Reading passage:
Put something in robots.txt that isn’t supposed to be hit and is hard to hit by non-robots. Log and ban all IPs that hit it.
Imperfect, but can’t think of a better solution.
Good old honeytrap. I’m not sure, but I think that it’s doable.
Have a honeytrap page somewhere in your website. Make sure that legit users won’t access it. Disallow crawling the honeytrap page through robots.txt.
Then if some crawler still accesses it, you could record+ban it as you said… or you could be even nastier and let it do so. Fill the honeytrap page with poison - nonsensical text that would look like something that humans would write.
I think I used to do something similar with email spam traps. Not sure if it’s still around but basically you could help build NaCL lists by posting an email address on your website somewhere that was visible in the source code but not visible to normal users, like in a div that was way on the left side of the screen.
Anyway, spammers that do regular expression searches for email addresses would email it and get their IPs added to naughty lists.
I’d love to see something similar with robots.
Yup, it’s the same approach as email spam traps. Except the naughty list, but… holy fuck a shareable bot IP list is an amazing addition, it would increase the damage to those web crawling businesses.
robots.txt is purely textual; you can’t run JavaScript or log anything. Plus, one who doesn’t intend to follow robots.txt wouldn’t query it.

Data lines:
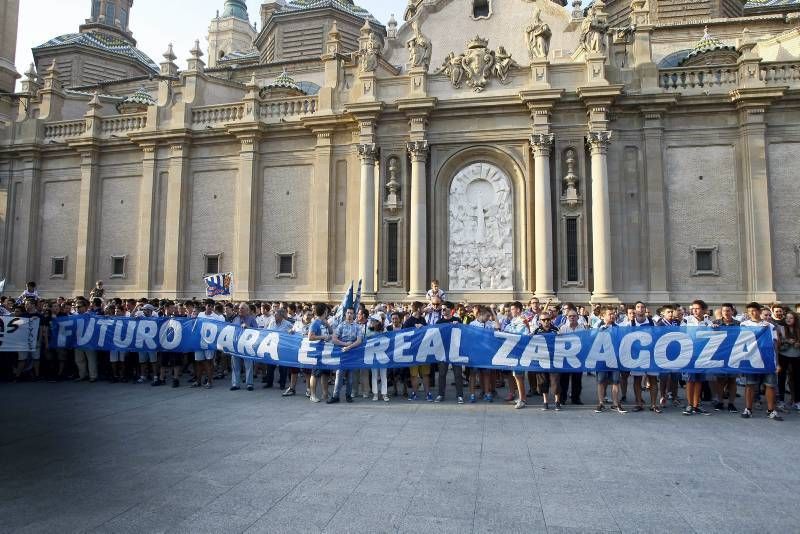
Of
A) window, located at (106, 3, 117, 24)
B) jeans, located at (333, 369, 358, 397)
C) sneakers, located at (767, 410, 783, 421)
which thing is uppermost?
window, located at (106, 3, 117, 24)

Exercise brief: For each statement, say whether it agrees with the robots.txt honeytrap discussion, answering yes or no and quoting the deciding words of that discussion. 1. The honeytrap page should be excluded from crawling through robots.txt. 2. The email address used as a spam trap was visible to normal users. 3. JavaScript can be run in robots.txt. None of the rows is needed for this work.

Written solution:
1. Yes: "Disallow crawling the honeytrap page through robots.txt."
2. No: "visible in the source code but not visible to normal users"
3. No: "robots.txt is purely textual; you can’t run JavaScript or log anything."